## TEXT SECTION:
The Justice Verma report is historic in many respects; it should catalyse change in criminal law.

The Report of the Committee on Amendments to Criminal Law by Justice J S Verma, Justice Leila Seth and Senior Advocate Gopal Subramanium marks a new moment in the history of government-appointed committees in India. Its 631 pages (very few of which are taken up with lists and other routine items) were produced in exactly one month, surely something of a record. The report reflects the committee’s serious engagement with a wide range of women’s and other civil society organisations, as also legal experts and state officials. But the main respects in which the committee has executed its mandate in an exemplary fashion are, first, its broadly constitutional rather than narrowly penal approach, and, second, its willingness to resist both “public opinion” as well as state orthodoxies.

Rather than make its task simpler by confining itself to rape as criminal assault, the committee has taken the bold and imaginative step of placing crimes against women within the broader context of gender relations, patriarchal cultures, and evolving mores on rights and freedoms. This enables a productive departure from the confines of the protectionist mode in which laws on crimes against women have been framed until now. The committee’s paradigm makes a decisive break with the problematic tendency that treats women as property, not just in the implementation of the law but also in its very philosophy. The committee’s perspective is given full play throughout, but especially in the Bill of Rights in Appendix 3.

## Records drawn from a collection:
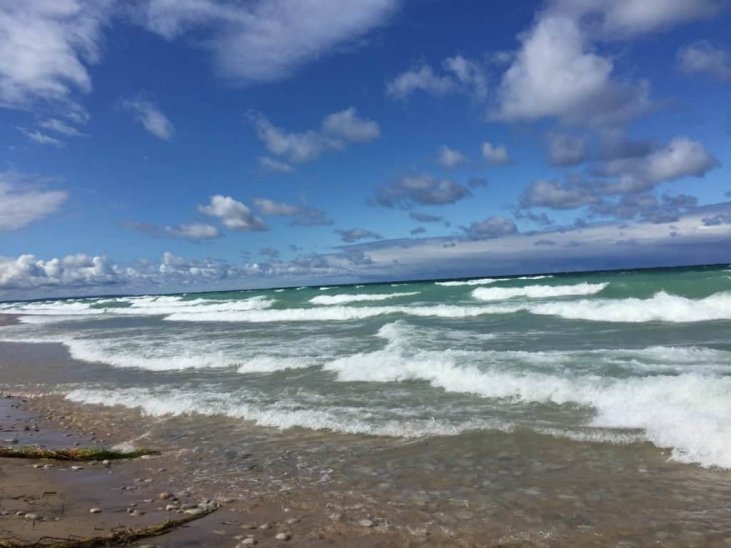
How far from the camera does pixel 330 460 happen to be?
251 inches

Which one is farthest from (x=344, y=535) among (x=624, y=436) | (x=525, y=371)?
(x=525, y=371)

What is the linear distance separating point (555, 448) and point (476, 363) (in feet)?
15.2

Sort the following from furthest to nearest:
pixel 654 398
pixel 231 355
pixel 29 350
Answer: pixel 29 350 < pixel 231 355 < pixel 654 398

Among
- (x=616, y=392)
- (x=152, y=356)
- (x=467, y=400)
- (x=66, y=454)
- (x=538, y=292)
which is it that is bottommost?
(x=467, y=400)

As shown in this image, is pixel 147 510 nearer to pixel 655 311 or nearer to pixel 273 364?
pixel 273 364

## REQUIRED TASK A:
According to the passage on the Justice Verma report, how long did the committee take to produce its 631 pages?
## REQUIRED TASK B:
Please reproduce the passage on the Justice Verma report from "Rather than make" up to and including "in Appendix 3.".

## CORRECT RESPONSE A:
Exactly one month.

## CORRECT RESPONSE B:
Rather than make its task simpler by confining itself to rape as criminal assault, the committee has taken the bold and imaginative step of placing crimes against women within the broader context of gender relations, patriarchal cultures, and evolving mores on rights and freedoms. This enables a productive departure from the confines of the protectionist mode in which laws on crimes against women have been framed until now. The committee’s paradigm makes a decisive break with the problematic tendency that treats women as property, not just in the implementation of the law but also in its very philosophy. The committee’s perspective is given full play throughout, but especially in the Bill of Rights in Appendix 3.